What running an AI team actually looks like

I built a multi-agent AI team with five LLM agents and ran it for a week. Here's what I learned about AI leadership, team dynamics, and what the human actually needs to do.

Everyone talks about AI taking our jobs. The conversation rarely gets further than that. No one agrees on what it actually means, and most discussions collapse into speculation before they reach anything useful.

My last two quarters went into adjacent experiments: rebuilding my personal cv using RAG and gamifying it. This quarter I wanted to go further. Understand what agentic AI actually looks like when it's doing work, not just assisting with it.

I decided to simulate the future as people currently imagine it.
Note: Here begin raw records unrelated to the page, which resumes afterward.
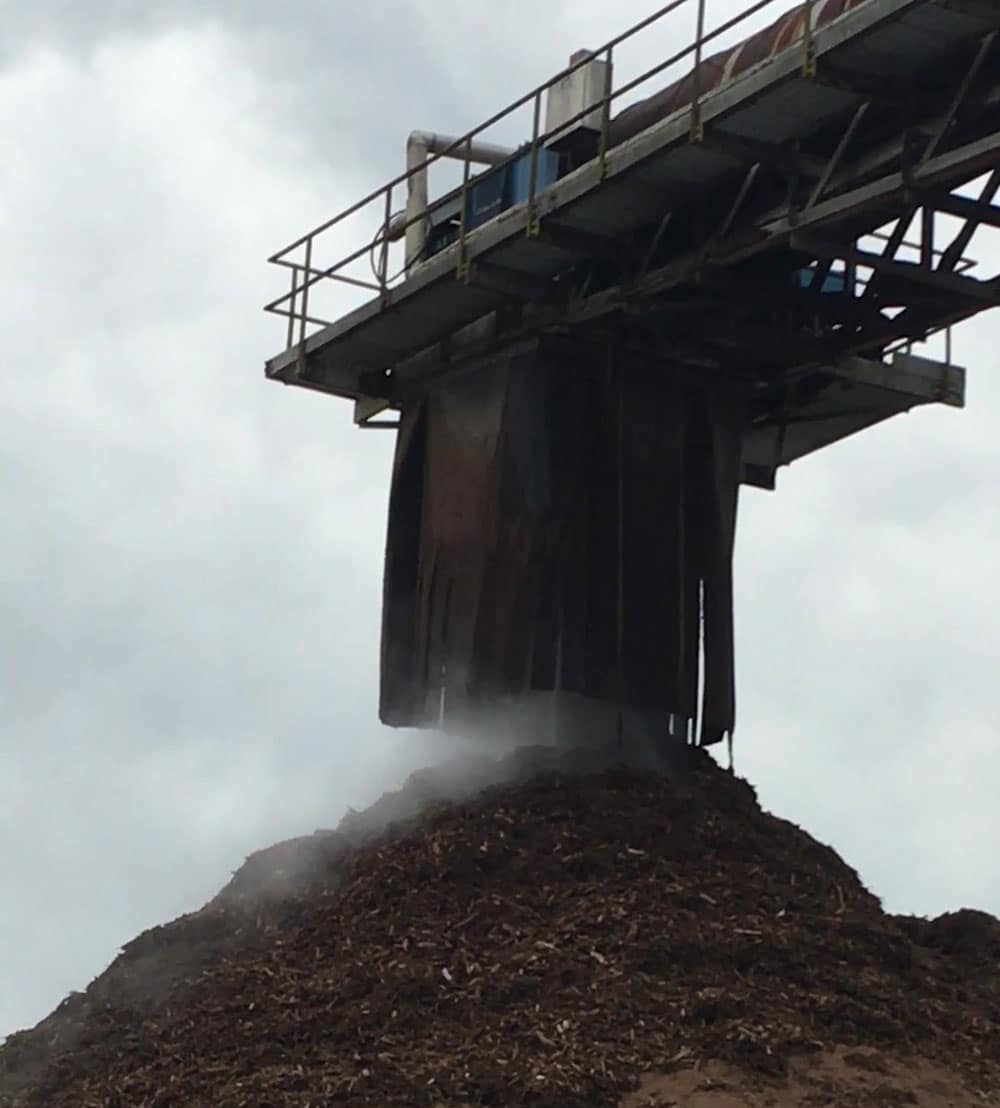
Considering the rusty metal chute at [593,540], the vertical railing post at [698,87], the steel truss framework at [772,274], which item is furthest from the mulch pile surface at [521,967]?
the vertical railing post at [698,87]

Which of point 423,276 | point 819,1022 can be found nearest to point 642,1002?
point 819,1022

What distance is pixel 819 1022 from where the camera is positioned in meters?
18.2

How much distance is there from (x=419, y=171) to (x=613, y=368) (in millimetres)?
3436

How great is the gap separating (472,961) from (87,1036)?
3.75 m

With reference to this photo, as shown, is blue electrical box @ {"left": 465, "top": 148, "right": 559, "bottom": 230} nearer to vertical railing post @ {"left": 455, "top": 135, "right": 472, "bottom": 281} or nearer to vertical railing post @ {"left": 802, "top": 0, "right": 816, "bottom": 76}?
vertical railing post @ {"left": 455, "top": 135, "right": 472, "bottom": 281}

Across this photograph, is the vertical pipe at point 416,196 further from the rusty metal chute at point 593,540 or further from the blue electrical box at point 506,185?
the rusty metal chute at point 593,540

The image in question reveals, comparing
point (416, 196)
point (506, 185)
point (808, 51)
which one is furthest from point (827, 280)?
point (808, 51)

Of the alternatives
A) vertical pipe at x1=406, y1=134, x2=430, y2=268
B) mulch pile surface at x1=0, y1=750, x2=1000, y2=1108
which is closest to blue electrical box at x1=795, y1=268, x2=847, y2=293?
vertical pipe at x1=406, y1=134, x2=430, y2=268

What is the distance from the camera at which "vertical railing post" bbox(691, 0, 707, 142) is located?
64.6 feet

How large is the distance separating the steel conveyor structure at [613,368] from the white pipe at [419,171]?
56 millimetres

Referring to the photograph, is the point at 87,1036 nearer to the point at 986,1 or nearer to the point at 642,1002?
the point at 642,1002

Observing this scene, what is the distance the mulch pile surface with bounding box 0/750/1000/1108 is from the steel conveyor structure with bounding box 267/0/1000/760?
162 cm

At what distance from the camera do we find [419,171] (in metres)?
25.6

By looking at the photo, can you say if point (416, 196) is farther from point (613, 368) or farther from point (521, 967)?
point (521, 967)
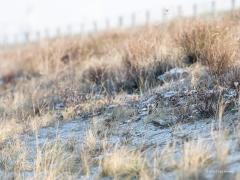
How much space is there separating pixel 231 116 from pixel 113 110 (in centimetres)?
213

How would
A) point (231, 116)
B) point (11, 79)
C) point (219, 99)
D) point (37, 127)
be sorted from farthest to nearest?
point (11, 79) → point (37, 127) → point (219, 99) → point (231, 116)

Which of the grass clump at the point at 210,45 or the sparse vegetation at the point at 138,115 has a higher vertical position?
the grass clump at the point at 210,45

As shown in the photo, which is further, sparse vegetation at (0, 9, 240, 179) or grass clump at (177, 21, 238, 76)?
grass clump at (177, 21, 238, 76)

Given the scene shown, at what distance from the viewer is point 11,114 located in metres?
8.66

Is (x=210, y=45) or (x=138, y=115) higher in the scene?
(x=210, y=45)

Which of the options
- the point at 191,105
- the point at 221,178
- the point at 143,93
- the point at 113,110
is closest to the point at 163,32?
the point at 143,93

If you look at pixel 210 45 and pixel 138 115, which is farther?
pixel 210 45

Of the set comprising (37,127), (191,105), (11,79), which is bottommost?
(11,79)

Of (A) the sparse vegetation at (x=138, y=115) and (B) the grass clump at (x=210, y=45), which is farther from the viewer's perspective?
(B) the grass clump at (x=210, y=45)

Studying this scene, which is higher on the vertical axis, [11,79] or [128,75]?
[128,75]

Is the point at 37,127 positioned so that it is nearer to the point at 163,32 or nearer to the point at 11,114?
the point at 11,114

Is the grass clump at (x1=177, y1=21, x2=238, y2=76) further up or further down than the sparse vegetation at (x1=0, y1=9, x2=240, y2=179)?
further up

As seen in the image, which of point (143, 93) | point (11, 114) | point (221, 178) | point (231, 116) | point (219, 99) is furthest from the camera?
point (11, 114)

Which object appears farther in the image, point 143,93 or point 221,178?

To take a real product workflow with real roles, real handoffs, real deliverables, and replace humans with agents. Not AI tools that help a human team. An AI team, run like a human one.

This opened up questions I didn't expect to care about as much as I did. How do agents collaborate? What does their agency actually look like under pressure? If their output fails a review, do they learn, and if so, how? And underneath all of it: are we watching very fast pattern matching, or is something more significant happening with agentic AI right now?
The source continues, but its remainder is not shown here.